• **DOCUMENT SEGMENT**
* * *
I personally love Purium’s Cracked Cell Chlorella as well as Medi-Chlorella-FX (Premier Research Labs).


Zeolites are probably the most popular new binders I see on the market- at least on social media.  For those who don’t know, zeolites are a naturally formed volcanic mineral, originating from ancient volcanic eruptions that occurred millennia ago.  The volcanic eruptions led to chemical interactions between volcanic ash, sea water, and lava, which resulted in a crystalline structure with distinctive, porous, and honeycomb-like structure containing aluminum, silica, and oxygen, with a negative charge.

There are about 40 naturally occurring zeolites forming in both volcanic and sedimentary rock formations.  The most frequently extracted varieties include chabazite, clinoptilolite, and mordenite.

Its negative charge is what makes it special.  Zeolite’s potent negative charge allows it to draw in positively charged toxins.  Its cage-like configuration securely entraps these toxins, preparing them for elimination from the body.

Zeolites have many uses, including NASA experimenting with them for storing hydrogen in fuel cells.  

The natural cage-like structure is what makes zeolites special.  Zeolites can be effective for removing radioactive particles from nuclear wastes and cleaning up soils contaminated with heavy metals.  Believe it or not, there are some farmers in Japan, following the 2011 Fukushima nuclear disaster, that were using zeolites in an attempt to trap lingering radioactive elements.  

The natural zeolite clinoptilolite is considered safe for human consumption.  In general, they are great anti-inflammatory, detoxifying, and antioxidant agents.  They are especially helpful for mycotoxins, heavy metals, pesticides, ammonia, radioactive materials and support a healthy gut-brain barrier, microbiome, and inflammatory response.

My favorite zeolite is Cell Defender, and it is the one that I use personally. 

My Favorite Products for Binding

I think the best all-rounder is GI Detox from Biocidin Botanicals.  This is a favorite of mine because it combines the zeolite clay, activated charcoal, and apple pectin with humic acid and gut supports like silica and aloe vera.  The combination of ingredients makes for a fantastic all-around product, which would be my go-to in a pinch while traveling (either this or Cell Defender).  

I like that it has an herbal component and no fillers- and Biocidin Botanicals in general is one of my favorite companies for that reason.  GI Detox is a straightforward solution for both external and internally generated detoxification.  It facilitates healthy detox processes and comprehensive cleansing throughout the body, reducing issues like bloating and gas, aiding in the removal of mold metabolites, enhancing mental clarity, and making the detox experience more comfortable and enjoyable.
* * *
• **REQUIRED WORK**
1 – Answer these questions from the passage on binders:
(a) Which three zeolite varieties are most frequently extracted?
(b) Which natural zeolite is considered safe for human consumption?
(c) Which product is named the best all-rounder?
2 – Continue the passage on binders, picking up right after its final sentence.

Collected data entries
* * *
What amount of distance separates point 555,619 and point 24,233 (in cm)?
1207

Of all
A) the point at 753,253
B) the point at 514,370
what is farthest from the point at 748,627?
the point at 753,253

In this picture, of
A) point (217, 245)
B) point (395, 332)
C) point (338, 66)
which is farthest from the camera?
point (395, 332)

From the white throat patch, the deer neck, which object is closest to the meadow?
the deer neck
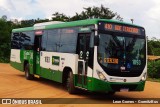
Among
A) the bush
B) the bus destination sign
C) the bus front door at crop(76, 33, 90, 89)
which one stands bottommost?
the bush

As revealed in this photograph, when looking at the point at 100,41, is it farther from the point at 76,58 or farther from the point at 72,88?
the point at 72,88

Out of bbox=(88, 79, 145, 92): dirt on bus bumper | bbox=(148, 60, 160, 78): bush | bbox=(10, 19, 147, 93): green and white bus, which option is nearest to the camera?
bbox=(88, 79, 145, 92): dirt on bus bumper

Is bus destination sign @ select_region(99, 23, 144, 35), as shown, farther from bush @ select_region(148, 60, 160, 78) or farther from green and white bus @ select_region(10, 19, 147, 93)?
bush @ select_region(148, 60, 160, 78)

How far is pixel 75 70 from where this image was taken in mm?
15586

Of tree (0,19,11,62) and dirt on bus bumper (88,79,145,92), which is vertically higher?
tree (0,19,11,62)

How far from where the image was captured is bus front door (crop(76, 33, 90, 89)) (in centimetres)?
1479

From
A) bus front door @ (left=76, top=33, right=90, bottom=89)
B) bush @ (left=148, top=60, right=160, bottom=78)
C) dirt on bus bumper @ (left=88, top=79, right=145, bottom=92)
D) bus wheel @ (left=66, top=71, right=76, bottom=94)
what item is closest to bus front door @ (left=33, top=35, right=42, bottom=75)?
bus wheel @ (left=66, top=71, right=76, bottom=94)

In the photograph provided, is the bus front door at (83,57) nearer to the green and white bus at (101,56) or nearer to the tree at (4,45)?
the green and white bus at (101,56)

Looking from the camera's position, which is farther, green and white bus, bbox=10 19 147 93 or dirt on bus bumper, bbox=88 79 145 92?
* * *
• **EXPECTED RESULTS**
1 –
(a) Chabazite, clinoptilolite, and mordenite.
(b) Clinoptilolite.
(c) GI Detox from Biocidin Botanicals.

2 –
Cellcore has some good products as well.  I personally like the Cellcore Binders- with Carboxy generally being the best.  However, Carboxy is unfortunately in a powder, which isn’t ideal for traveling.  So here are some other options for you- all of which are in capsule form.  All of which have slightly different applications.

If you want to check these out, you can use my code (UKsTZJGS – it is case sensitive so copy exactly as is here).

Sleep Aid

We’ve spent weeks talking about melatonin and its importance both inside cells and inside the brain.  Needless to say, if you’re not getting enough sleep or quality sleep, it can ruin your trip.

Syncing Your Body Clock

Grounding and finding sunlight as soon as you can should be a priority while traveling.  This is actually one of the best ways to minimize jet lag.  The more you can get in sync with the local environment, the easier it will be for your body clock to sync up with the local “clocks.”  Not only will grounding provide electrons and antioxidants, but it also syncs your body clocks with the Schumann Resonance, the heartbeat of the Earth, to whatever part of the planet you just might be on.  So as soon as you settle in, get those shoes off and find some grass or sand ASAP!

Getting in rhythm with the sun will be just as, if not more, beneficial.  The sooner you can get naked eyes on the sunrise and sunset, the easier it will be to get your sleep rhythm back on track in your new local environment. 

Lighting and Nighttime Activities

As you might imagine, the lighting in most hotel environments is not ideal for your sleep.  Lots of LEDs and CFLs.  I have seen some people go as far as to travel with red light bulbs and swap out a bulb or two during their trips.  Honestly, not the worst idea if you can save the bulbs from breaking during travel.

I know it’s tempting to wind down with the big screen in your hotel room, but it’s much better to do something more calming like reading a book or treating yourself to a bath.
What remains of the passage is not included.